**PAGE EXCERPT:**
* * * * * * * * *
Clunky methods can be the result of awkward setups. In your case, yes, you should have divided the problem up in smaller chunks. Your algorithm is so tightly bound to the current problem that

  1. it'd be extremely hard to adapt it later on, say, should you need to add another piece in the equation, and
  2. it's likely your logic has bugs (it does) because it's tough to cover all corner cases when you have to explicitly check all cases, instead of allowing them to emerge as a consequence of combining the solution to smaller problems.

Your problem can be broken down as:

  1. find all the squares under attack by the white pieces
  2. generate all valid black king squares
  3. for each square make two checks: is the black king under attack and does he have any safe squares to run to?

1. Can be further broken down to generating the attacking squares for each white piece individually and taking their union at the end. For example, generating the squares a king can move into contributes to all 3 steps above. For step 2 it is by figuring out which square placements are not valid for the black king, since he can't start at any squares the white king can move into.
* * * * * * * * *
**DATA BLOCK:**
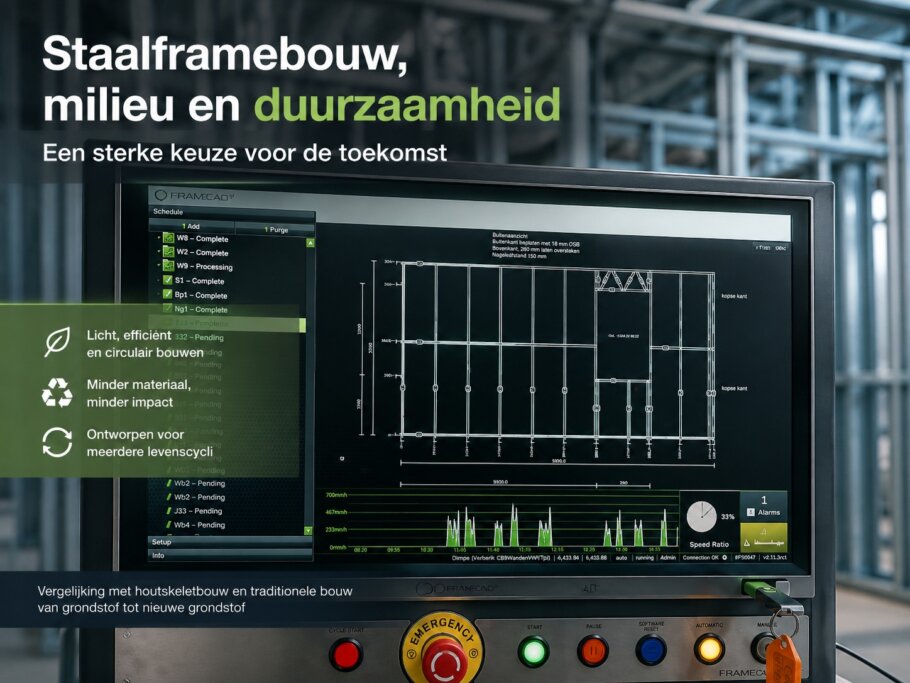 Staalframebouw met digitale productie voor duurzaam en circulair bouwen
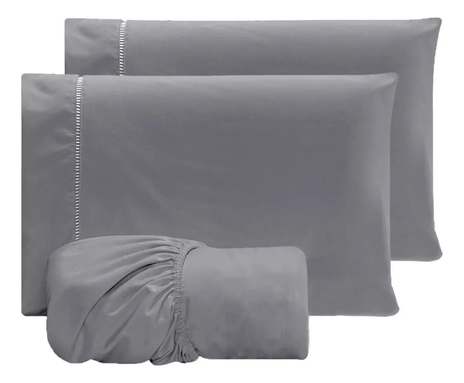 Kit Jogo Lençol Casal Elástico E Fronhas 3pçs 400 Fios Hotel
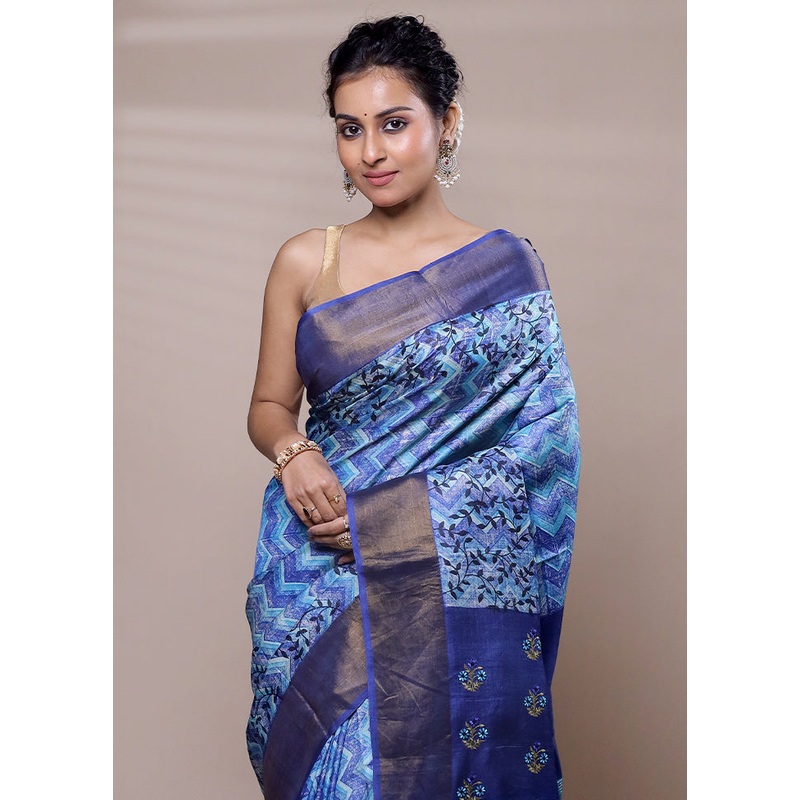 Blue Tussar Silk Saree With Blouse Piece - JD986607515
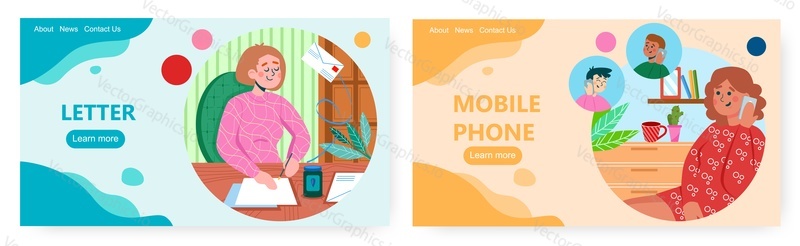Means of communication, landing page design, website banner template set, flat vector illustration. Woman writing postal letter and talking on mobile phone. Communication types.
* * * * * * * * *
**TASKS:**
A. In the page excerpt, what is the first step in breaking down the problem?
B. Why does the page excerpt say the tightly bound algorithm probably has bugs?
C. Transcribe part of the page excerpt word for word, beginning at the words "1. find all" and stopping after "can move into.".

**RESPONSES BY ITEM NUMBER:**
A. Finding all the squares under attack by the white pieces.

B. The text says it is tough to cover all corner cases when every case has to be checked explicitly. Instead, those cases could emerge naturally from combining the solutions to smaller problems.

C.
1. find all the squares under attack by the white pieces
  2. generate all valid black king squares
  3. for each square make two checks: is the black king under attack and does he have any safe squares to run to?

1. Can be further broken down to generating the attacking squares for each white piece individually and taking their union at the end. For example, generating the squares a king can move into contributes to all 3 steps above. For step 2 it is by figuring out which square placements are not valid for the black king, since he can't start at any squares the white king can move into.